Excerpt provided:
##############################

Robots FAQs
General robots questions
Does my website need a robots.txt file?
No. When Googlebot visits a website, we first ask for permission to crawl by
attempting to retrieve the robots.txt file. A website without a robots.txt file,
robots meta
tag, or X-Robots-Tag
HTTP headers will
generally be crawled and indexed normally.
Which method should I use to block crawlers?
It depends. In short, there are good reasons to use each of these methods:
-
robots.txt: Use it if crawling of your content is causing issues on
your server. For example, you may want to disallow crawling of infinite calendar
scripts. Don't use the robots.txt to block private content (use server-side
authentication instead), or
handle canonicalization.
To make sure that a URL is not indexed, use the robots
meta
tag orX-Robots-Tag
HTTP header instead. -
robots
meta
tag: Use it if you need to control how an individual HTML page is shown in search results or to make sure that it's not shown. -
X-Robots-Tag
HTTP header: Use it if you need to control how content is shown in search results or to make sure that it's not shown.
Can I use robots.txt, robots meta
tag, or the X-Robots-Tag
HTTP header to
remove someone else's site from search results?
No. These methods are only applicable to sites where you can modify the code or add files. Learn more about how to remove information from Google.
How can I slow down Google's crawling of my website?
You can generally adjust the crawl rate setting in your Google Search Console account.
Robots.txt questions
I use the same robots.txt for multiple websites. Can I use a full URL instead of a relative path?
No. The rules in the robots.txt file (with exception of sitemap:
)
are only valid for relative paths.
Can I place the robots.txt file in a subdirectory?
No. The file must be placed in the topmost directory of the website.
I want to block a private folder. Can I prevent other people from reading my robots.txt file?
No. The robots.txt file may be read by various users. If folders or filenames of content aren't meant for the public, don't list them in the robots.txt file. It is not recommended to serve different robots.txt files based on the user agent or other attributes.
Do I have to include an allow
rule to allow crawling?
No, you do not need to include an allow
rule. All URLs are
implicitly allowed and the allow
rule is used to override
disallow
rules in the same robots.txt file.
What happens if I have a mistake in my robots.txt file or use an unsupported rule?
Web crawlers are generally very flexible and typically will not be swayed by minor mistakes in the robots.txt file. In general, the worst that can happen is that incorrect or unsupported rules will be ignored. Bear in mind though that Google can't read minds when interpreting a robots.txt file; we have to interpret the robots.txt file we fetched. That said, if you are aware of problems in your robots.txt file, they're usually easy to fix.

##############################

Task A:
Render this sentence from the robots FAQ in Spanish: "The file must be placed in the topmost directory of the website."
Task B:
Reproduce the passage of the robots FAQ from "No. These methods" up to and including "a relative path?".
The material after this point is separate from the robots FAQ.

Raw data:
##############################

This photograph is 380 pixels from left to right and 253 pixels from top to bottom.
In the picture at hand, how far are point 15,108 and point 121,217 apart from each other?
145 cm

##############################

Exercise output A:
El archivo debe colocarse en el directorio de nivel superior del sitio web.

Exercise output B:
No. These methods are only applicable to sites where you can modify the code or add files. Learn more about how to remove information from Google.
How can I slow down Google's crawling of my website?
You can generally adjust the crawl rate setting in your Google Search Console account.
Robots.txt questions
I use the same robots.txt for multiple websites. Can I use a full URL instead of a relative path?